### Work task
Copy out every line below character for character, with no changes.

##### Exercise material

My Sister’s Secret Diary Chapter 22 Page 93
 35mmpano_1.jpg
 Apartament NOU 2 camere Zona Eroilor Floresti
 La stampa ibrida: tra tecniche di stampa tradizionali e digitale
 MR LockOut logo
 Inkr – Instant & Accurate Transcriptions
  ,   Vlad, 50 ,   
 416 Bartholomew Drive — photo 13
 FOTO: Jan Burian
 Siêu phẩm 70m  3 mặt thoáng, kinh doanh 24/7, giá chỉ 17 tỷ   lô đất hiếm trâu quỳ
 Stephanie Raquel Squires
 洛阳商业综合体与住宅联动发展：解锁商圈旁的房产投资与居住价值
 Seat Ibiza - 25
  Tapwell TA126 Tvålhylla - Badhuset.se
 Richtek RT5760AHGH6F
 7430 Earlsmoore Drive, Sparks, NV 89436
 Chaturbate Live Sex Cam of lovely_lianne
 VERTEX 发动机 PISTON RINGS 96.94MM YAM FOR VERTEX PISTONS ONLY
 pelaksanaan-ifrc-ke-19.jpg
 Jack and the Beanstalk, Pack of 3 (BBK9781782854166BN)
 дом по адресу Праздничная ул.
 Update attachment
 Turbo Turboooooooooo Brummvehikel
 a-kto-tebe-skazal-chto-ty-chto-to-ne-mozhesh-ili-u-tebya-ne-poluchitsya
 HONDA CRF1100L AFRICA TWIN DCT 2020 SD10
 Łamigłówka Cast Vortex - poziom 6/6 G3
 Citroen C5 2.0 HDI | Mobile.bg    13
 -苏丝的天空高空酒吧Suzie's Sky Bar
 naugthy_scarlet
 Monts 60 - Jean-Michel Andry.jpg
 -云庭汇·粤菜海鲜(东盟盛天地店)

##########

### Response to the exercise
My Sister’s Secret Diary Chapter 22 Page 93
 35mmpano_1.jpg
 Apartament NOU 2 camere Zona Eroilor Floresti
 La stampa ibrida: tra tecniche di stampa tradizionali e digitale
 MR LockOut logo
 Inkr – Instant & Accurate Transcriptions
  ,   Vlad, 50 ,   
 416 Bartholomew Drive — photo 13
 FOTO: Jan Burian
 Siêu phẩm 70m  3 mặt thoáng, kinh doanh 24/7, giá chỉ 17 tỷ   lô đất hiếm trâu quỳ
 Stephanie Raquel Squires
 洛阳商业综合体与住宅联动发展：解锁商圈旁的房产投资与居住价值
 Seat Ibiza - 25
  Tapwell TA126 Tvålhylla - Badhuset.se
 Richtek RT5760AHGH6F
 7430 Earlsmoore Drive, Sparks, NV 89436
 Chaturbate Live Sex Cam of lovely_lianne
 VERTEX 发动机 PISTON RINGS 96.94MM YAM FOR VERTEX PISTONS ONLY
 pelaksanaan-ifrc-ke-19.jpg
 Jack and the Beanstalk, Pack of 3 (BBK9781782854166BN)
 дом по адресу Праздничная ул.
 Update attachment
 Turbo Turboooooooooo Brummvehikel
 a-kto-tebe-skazal-chto-ty-chto-to-ne-mozhesh-ili-u-tebya-ne-poluchitsya
 HONDA CRF1100L AFRICA TWIN DCT 2020 SD10
 Łamigłówka Cast Vortex - poziom 6/6 G3
 Citroen C5 2.0 HDI | Mobile.bg    13
 -苏丝的天空高空酒吧Suzie's Sky Bar
 naugthy_scarlet
 Monts 60 - Jean-Michel Andry.jpg
 -云庭汇·粤菜海鲜(东盟盛天地店)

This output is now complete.